The exceeding great number, once dead in trespasses and sins, who shall be found on His right hand, at the great Day of His appearance, are frequently spoken of in appropriate and peculiar language. They are styled His sheep (John 10:11, 16) , for whom He laid down His life; His elect (Mark 13:27) , His own (John 13:1) ; those to whom it is given to believe in His name (Philippians 1:29) , and, concerning whom, it was the Father's good pleasure to predestinate them to the adoption of children (Eph. 1:5) By nature, they are children of wrath, even as others (Ephesians 2:3) ; and no more disposed in themselves to receive the truth, than those who obstinately and finally reject it. Whenever they become willing they are made so, in a day of divine power (Psalm 110:3) ; and wherein they differ, it is grace that makes them to differ (I Corinthians 4:7) Passages in the Scriptures to this purpose, are innumerable; and though much ingenuity has been employed to soften them, and to make them speak the language of an hypothesis, they are so plain in themselves, that he who runs may read.
It is not the language of conjecture, but of inspiration, that they whom the Lord God did foreknow, He also did predestinate to be conformed to the image of His Son (Romans 8:29). And though some serious persons perplex themselves with needless and painful reasonings, with respect to the sovereignty of God in His conduct towards mankind, they all, if truly spiritual and enlightened, stand upon this very ground, in their own experience.
That there is an election of grace, we are plainly taught; yet, it is not said, that Jesus Christ came into the world to save the Elect, but that He came to save sinners, to seek and to save them that are lost (I Timothy 1:15; Luke 19:10).
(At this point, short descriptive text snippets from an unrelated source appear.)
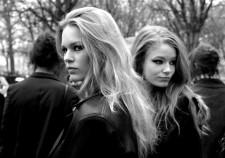 Anna Ewers et Hollie May Saker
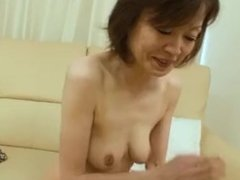 Japanese granny still has nice body to be fucked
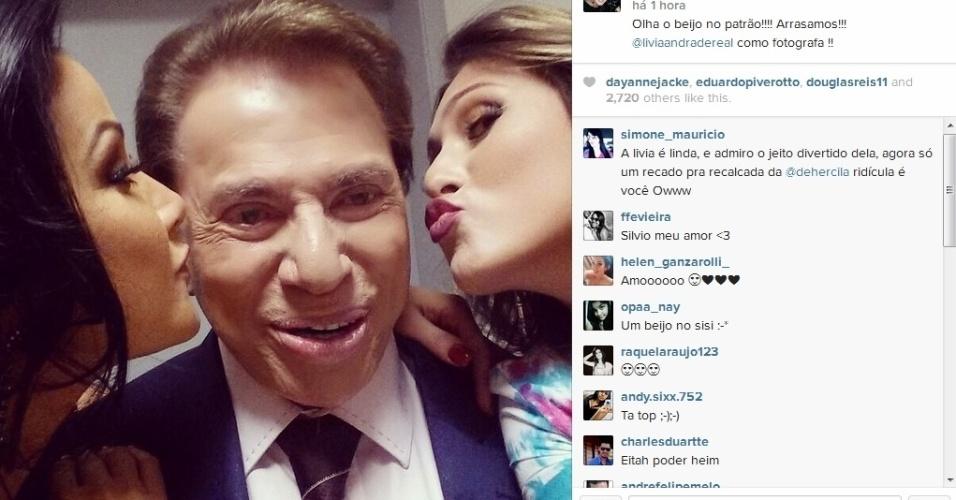 18.nov.2014- Silvio Santos é paparicado por Helen Ganzarolli e Lívia Andrade nos bastidores de seu programa e ganha beijinhos em foto publicada no Instagram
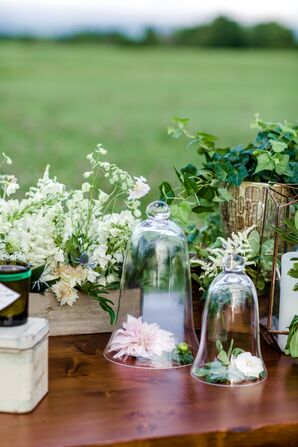 Rustic Centerpiece with Queen Anne's Lace, Ivy and Dahlia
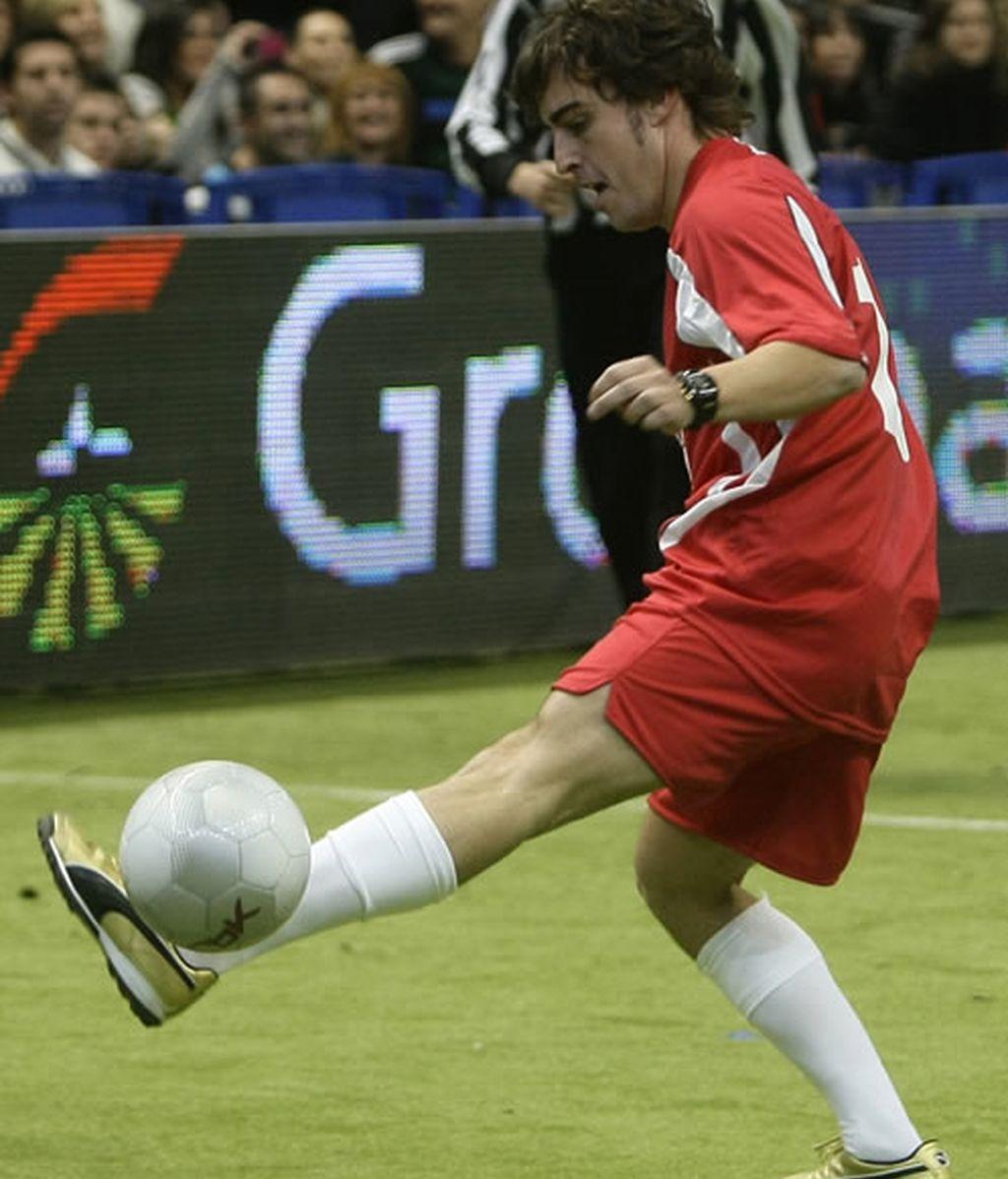 Fernando Alonso jugando al fútbol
Upon this ground, I conceive that ministers have a warrant to preach the Gospel to every creature, and to address the conscience of every man in the sight of God: and that every person who hears this Gospel, has thereby a warrant, an encouragement, yea, a command, to apply to Jesus Christ for salvation.
And that they who refuse, thereby exclude themselves, and perish, not because they never had, nor possibly could have any interest in His atonement, but, simply, because they will not come unto Him that they may have life.
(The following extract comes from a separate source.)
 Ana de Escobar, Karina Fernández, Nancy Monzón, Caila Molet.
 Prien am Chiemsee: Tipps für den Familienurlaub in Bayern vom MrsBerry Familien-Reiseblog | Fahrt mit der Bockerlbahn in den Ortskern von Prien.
The whole may be summed up in two points, which I commend to your serious attention; which it must be the business of my life to enforce, and which, I trust, I shall not repent of having enforced, either at the hour of death, or in the Day of Judgment, when I must give an account of my preaching, and you of what you have heard in this place. That salvation is, indeed, wholly of grace. The gift of a Saviour, the first dawn of light into the heart, all the supports and supplies needful for carrying on the work, from the foundation to the top-stone, all is of free grace. That now the Lamb of God is preached to you, as taking away the sin of the world, if you reject Him, which may the Lord forbid! I say, if you reject Him, your blood will be upon your own head. You are warned, you are invited. Dare not to say, Why doth He yet find fault, for who hath resisted His will? (Romans 9:19). If He will save me, I shall be saved; if not, what can I do? God is merciful, but He is also holy and just; He is almighty, but His infinite power is combined with wisdom, and regulated by the great designs of His government. He can do, innumerable things, which, He will not do. What He will do (so far as we are concerned) His Word informs us, and not one jot or tittle thereof shall fail (Matthew 5:18).